## [Required work]
(a) Decide whether each statement below agrees with the passage on tornado response planning, answering yes or no and quoting the deciding words of that passage: (i) the Tuscaloosa tornado is identified as an EF-4; (ii) clearing debris from roads is treated as an instantaneous action; (iii) fuel level is offered as an example of a continuous variable.
(b) According to the passage on tornado response planning, who took part in the immediate response, and how many of them were there?
(c) Pick up the passage on tornado response planning after its final sentence, and continue it.

Consider a mass casualty response scenario after a tornado, such as the EF-4 tornado in Tuscaloosa, AL on April 27, 2011. The immediate response involved hundreds of responders from local government agencies and required coordination to complete several tasks, including clearing impassable roads, securing prohibited items, triaging the wounded, and locating victims in the disaster area. Moving about the environment, clearing debris from roads, and all other actions require time and are not instantaneous actions. Agents must be able to coordinate actions and work concurrently. Real-world domains include continuous variables, such as fuel level, that must be considered. The heterogeneous agents, complex tasks, and complex environment complicate this difficult planning problem.

Excerpts from a spatial dataset:
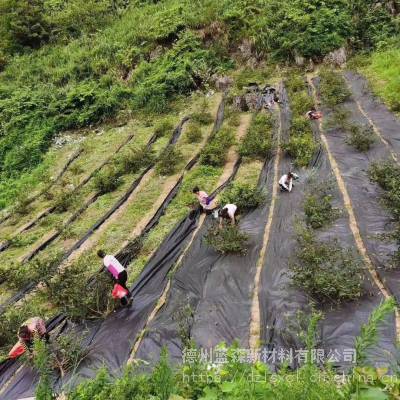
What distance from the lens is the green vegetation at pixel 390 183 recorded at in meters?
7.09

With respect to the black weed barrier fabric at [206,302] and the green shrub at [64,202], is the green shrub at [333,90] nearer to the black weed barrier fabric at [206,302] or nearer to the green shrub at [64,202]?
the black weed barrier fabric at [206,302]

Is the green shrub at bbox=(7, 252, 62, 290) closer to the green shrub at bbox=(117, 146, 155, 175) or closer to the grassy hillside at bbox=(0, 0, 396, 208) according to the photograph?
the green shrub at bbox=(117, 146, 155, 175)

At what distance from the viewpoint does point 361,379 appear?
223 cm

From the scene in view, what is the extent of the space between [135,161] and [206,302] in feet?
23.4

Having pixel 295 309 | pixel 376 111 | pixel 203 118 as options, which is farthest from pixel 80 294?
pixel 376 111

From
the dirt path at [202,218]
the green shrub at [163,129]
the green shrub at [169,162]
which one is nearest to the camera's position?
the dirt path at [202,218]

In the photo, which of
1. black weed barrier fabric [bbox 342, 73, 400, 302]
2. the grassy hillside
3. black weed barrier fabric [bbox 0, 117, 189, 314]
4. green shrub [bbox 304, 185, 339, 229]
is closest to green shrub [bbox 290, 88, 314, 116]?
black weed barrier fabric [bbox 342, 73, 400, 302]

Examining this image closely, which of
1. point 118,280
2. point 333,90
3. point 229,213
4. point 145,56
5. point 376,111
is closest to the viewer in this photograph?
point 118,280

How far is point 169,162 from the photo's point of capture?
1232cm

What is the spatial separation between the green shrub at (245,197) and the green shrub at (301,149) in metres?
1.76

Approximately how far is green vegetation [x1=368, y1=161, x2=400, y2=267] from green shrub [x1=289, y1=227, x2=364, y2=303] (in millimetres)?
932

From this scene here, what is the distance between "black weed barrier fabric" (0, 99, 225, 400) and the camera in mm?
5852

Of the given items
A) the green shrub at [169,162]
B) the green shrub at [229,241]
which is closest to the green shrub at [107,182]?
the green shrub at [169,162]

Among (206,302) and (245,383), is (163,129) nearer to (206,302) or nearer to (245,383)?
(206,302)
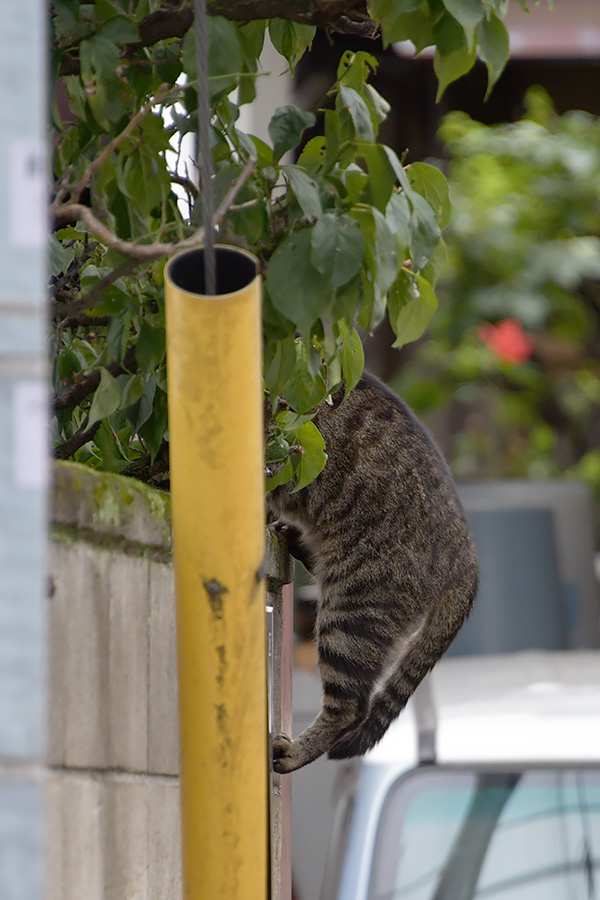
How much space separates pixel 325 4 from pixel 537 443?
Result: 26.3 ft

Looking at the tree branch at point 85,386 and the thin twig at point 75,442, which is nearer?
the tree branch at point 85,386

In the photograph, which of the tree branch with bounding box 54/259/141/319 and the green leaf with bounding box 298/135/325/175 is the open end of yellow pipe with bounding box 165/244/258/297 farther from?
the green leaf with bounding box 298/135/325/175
--
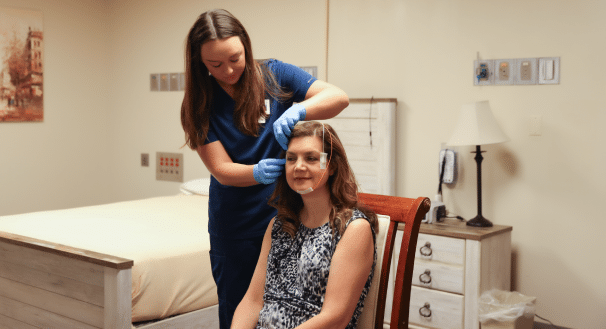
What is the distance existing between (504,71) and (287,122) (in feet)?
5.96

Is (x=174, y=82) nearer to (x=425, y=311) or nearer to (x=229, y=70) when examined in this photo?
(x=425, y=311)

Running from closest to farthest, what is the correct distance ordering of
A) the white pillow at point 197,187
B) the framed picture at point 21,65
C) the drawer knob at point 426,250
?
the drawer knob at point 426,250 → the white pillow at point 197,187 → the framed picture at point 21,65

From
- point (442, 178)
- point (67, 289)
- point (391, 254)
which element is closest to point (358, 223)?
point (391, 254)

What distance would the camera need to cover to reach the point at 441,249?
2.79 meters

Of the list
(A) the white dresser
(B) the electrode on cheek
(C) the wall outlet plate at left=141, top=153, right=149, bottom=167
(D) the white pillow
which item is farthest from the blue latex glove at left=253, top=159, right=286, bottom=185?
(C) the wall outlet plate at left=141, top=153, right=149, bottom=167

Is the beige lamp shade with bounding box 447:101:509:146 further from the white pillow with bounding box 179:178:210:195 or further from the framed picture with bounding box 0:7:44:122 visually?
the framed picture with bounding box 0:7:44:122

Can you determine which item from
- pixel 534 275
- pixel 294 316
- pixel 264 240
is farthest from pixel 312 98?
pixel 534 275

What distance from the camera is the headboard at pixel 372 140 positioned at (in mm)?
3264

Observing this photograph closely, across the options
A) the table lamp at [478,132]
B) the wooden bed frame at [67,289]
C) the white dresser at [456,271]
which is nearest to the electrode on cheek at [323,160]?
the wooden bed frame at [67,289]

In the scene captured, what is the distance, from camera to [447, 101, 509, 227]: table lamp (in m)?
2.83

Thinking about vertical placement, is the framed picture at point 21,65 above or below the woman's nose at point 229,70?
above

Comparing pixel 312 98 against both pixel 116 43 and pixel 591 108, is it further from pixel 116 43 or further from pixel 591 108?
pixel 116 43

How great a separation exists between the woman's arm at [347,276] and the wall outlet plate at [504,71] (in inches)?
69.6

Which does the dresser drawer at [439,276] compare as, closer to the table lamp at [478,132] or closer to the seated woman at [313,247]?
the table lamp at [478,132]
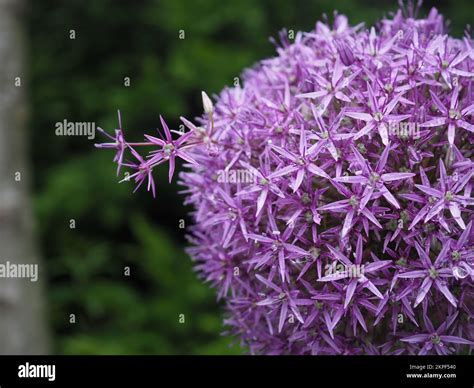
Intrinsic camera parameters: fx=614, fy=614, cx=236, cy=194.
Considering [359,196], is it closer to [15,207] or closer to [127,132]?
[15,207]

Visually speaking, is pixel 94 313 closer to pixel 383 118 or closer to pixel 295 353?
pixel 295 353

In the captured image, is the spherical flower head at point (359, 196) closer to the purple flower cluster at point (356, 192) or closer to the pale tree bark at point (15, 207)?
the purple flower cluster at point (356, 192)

## [Answers]
(a)
(i) Yes: "the EF-4 tornado in Tuscaloosa, AL on April 27, 2011"
(ii) No: "Moving about the environment, clearing debris from roads, and all other actions require time and are not instantaneous actions."
(iii) Yes: "Real-world domains include continuous variables, such as fuel level, that must be considered."

(b) Hundreds of responders from local government agencies.

(c)
One method to address planning complexity is factored planning, which splits the goal into lower complexity subgoals. Multi-agent planning approaches using factored planning focus on how the entire coalition [4, 14] or an individual agent [46] can solve subproblems. Factored planning as part of single-agent planning does not address multiple agents [7, 23]. Solutions for path-planning [47] and target tracking [24] exist, but are domain-dependent. The tools presented in this manuscript address domain-independent planning problems with multiple, heterogeneous agents and multiple, complicated tasks in complex domains with durative actions, concurrently executing actions, continuous variables, and continuous effects by factoring the problem by both tasks and coalitions of agents.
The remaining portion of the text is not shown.